▽

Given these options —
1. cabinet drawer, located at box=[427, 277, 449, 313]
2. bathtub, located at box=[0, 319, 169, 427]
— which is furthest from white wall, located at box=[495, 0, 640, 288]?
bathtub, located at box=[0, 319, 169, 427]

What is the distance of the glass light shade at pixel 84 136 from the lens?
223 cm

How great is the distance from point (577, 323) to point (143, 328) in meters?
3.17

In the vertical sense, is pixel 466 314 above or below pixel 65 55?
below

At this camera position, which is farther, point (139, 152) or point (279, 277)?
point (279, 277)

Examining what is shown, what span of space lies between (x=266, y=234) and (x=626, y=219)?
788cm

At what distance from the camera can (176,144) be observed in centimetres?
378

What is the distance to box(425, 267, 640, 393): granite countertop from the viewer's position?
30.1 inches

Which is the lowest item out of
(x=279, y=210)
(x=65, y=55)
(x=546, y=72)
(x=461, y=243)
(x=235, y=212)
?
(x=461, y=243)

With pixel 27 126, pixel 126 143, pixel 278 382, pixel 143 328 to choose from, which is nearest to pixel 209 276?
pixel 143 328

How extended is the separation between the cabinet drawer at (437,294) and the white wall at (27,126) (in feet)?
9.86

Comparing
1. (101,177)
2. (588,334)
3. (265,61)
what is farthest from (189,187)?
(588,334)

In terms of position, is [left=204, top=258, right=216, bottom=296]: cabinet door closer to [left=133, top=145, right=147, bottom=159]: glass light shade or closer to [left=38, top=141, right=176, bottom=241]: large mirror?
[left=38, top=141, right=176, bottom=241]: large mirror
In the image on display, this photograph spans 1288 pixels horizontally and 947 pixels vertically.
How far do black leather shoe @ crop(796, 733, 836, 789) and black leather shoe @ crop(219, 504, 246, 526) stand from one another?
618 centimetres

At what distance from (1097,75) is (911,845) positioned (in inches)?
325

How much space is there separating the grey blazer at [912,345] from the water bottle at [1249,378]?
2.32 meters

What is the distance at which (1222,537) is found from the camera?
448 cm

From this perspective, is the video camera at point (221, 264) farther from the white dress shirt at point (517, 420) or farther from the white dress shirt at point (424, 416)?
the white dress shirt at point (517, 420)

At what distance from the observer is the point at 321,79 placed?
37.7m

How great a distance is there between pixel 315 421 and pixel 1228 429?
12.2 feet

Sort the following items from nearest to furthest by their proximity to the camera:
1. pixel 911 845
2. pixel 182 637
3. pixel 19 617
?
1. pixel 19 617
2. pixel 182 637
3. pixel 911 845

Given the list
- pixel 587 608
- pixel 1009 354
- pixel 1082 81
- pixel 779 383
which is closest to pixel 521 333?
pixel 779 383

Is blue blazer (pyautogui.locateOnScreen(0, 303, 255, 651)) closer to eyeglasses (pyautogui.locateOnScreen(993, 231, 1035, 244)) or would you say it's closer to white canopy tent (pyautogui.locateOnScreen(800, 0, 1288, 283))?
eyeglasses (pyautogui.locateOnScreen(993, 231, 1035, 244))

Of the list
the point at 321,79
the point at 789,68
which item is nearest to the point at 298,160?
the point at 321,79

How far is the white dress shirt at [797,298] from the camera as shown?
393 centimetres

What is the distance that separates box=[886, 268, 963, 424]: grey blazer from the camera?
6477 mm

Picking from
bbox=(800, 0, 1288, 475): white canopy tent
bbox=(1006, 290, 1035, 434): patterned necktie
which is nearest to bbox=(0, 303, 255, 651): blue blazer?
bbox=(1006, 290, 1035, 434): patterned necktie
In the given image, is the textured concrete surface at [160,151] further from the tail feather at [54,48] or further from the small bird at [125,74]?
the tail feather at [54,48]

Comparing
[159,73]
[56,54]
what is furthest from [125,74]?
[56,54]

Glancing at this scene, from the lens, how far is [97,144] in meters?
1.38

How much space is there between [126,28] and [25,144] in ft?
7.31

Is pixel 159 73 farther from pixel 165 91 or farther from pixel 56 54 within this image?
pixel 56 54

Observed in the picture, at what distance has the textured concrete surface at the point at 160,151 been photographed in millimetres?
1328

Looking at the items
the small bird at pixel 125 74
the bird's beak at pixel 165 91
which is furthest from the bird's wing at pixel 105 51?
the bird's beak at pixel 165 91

△

▸ Exercise description
Go through the entries and repeat each one exactly.

▸ Response to this task
Given these options —
1. cabinet drawer, located at box=[427, 277, 449, 313]
2. bathtub, located at box=[0, 319, 169, 427]
— which is furthest from white wall, located at box=[495, 0, 640, 288]?
bathtub, located at box=[0, 319, 169, 427]

What is the distance of the glass light shade at pixel 84 136 from the lens?
223 cm

How great is the distance from point (577, 323) to point (143, 328) in meters?
3.17

In the vertical sense, is pixel 466 314 above or below pixel 65 55?
below

At this camera position, which is farther, point (139, 152) or point (279, 277)?
point (279, 277)

Examining what is shown, what span of space lies between (x=266, y=234) and (x=626, y=219)?
788cm

At what distance from the camera can (176,144) be observed in centimetres?
378

What is the distance to box(425, 267, 640, 393): granite countertop from the viewer's position?
30.1 inches

Which is the lowest item out of
(x=279, y=210)
(x=65, y=55)
(x=546, y=72)
(x=461, y=243)
(x=235, y=212)
?
(x=461, y=243)

With pixel 27 126, pixel 126 143, pixel 278 382, pixel 143 328 to choose from, which is nearest to pixel 209 276?
pixel 143 328

How extended is the separation between the cabinet drawer at (437,294) and the white wall at (27,126) (in feet)?
9.86

Comparing
1. (101,177)
2. (588,334)
3. (265,61)
what is farthest from (189,187)?
(588,334)

In terms of position, is [left=204, top=258, right=216, bottom=296]: cabinet door closer to [left=133, top=145, right=147, bottom=159]: glass light shade or closer to [left=38, top=141, right=176, bottom=241]: large mirror?
[left=38, top=141, right=176, bottom=241]: large mirror
In the image on display, this photograph spans 1288 pixels horizontally and 947 pixels vertically.
How far do black leather shoe @ crop(796, 733, 836, 789) and black leather shoe @ crop(219, 504, 246, 526) stand from one another?
618 centimetres

At what distance from (1097,75) is (911,845) positioned (in inches)?
325

How much space is there separating the grey blazer at [912,345] from the water bottle at [1249,378]?
2.32 meters

What is the distance at which (1222,537) is found from the camera?
448 cm

From this perspective, is the video camera at point (221, 264) farther from the white dress shirt at point (517, 420) or farther from the white dress shirt at point (424, 416)?
the white dress shirt at point (517, 420)

At what distance from the observer is the point at 321,79 placed?
37.7m

How great a distance is there between pixel 315 421 and pixel 1228 429?
12.2 feet

Sort the following items from nearest to furthest by their proximity to the camera:
1. pixel 911 845
2. pixel 182 637
3. pixel 19 617
?
1. pixel 19 617
2. pixel 182 637
3. pixel 911 845

Given the list
- pixel 587 608
- pixel 1009 354
- pixel 1082 81
- pixel 779 383
which is closest to pixel 521 333?
pixel 779 383

Is blue blazer (pyautogui.locateOnScreen(0, 303, 255, 651)) closer to eyeglasses (pyautogui.locateOnScreen(993, 231, 1035, 244)) or would you say it's closer to white canopy tent (pyautogui.locateOnScreen(800, 0, 1288, 283))?
eyeglasses (pyautogui.locateOnScreen(993, 231, 1035, 244))

Of the list
the point at 321,79
the point at 789,68
which item is nearest to the point at 298,160?
the point at 321,79

How far is the white dress shirt at [797,298] from the camera as shown?
393 centimetres

What is the distance that separates box=[886, 268, 963, 424]: grey blazer from the camera?
6477 mm

Picking from
bbox=(800, 0, 1288, 475): white canopy tent
bbox=(1006, 290, 1035, 434): patterned necktie
which is nearest to bbox=(0, 303, 255, 651): blue blazer?
bbox=(1006, 290, 1035, 434): patterned necktie
In the given image, is the textured concrete surface at [160,151] further from the tail feather at [54,48] or further from the small bird at [125,74]?
the tail feather at [54,48]

Comparing
[159,73]
[56,54]
what is furthest from [125,74]?
[56,54]

Glancing at this scene, from the lens, how far is [97,144] in meters?
1.38

How much space is there between [126,28] and [25,144] in ft?
7.31

Is pixel 159 73 farther from pixel 165 91 or farther from pixel 56 54 within this image?
pixel 56 54

Observed in the picture, at what distance has the textured concrete surface at the point at 160,151 been photographed in millimetres?
1328

Looking at the items
the small bird at pixel 125 74
the bird's beak at pixel 165 91
which is furthest from the bird's wing at pixel 105 51?
the bird's beak at pixel 165 91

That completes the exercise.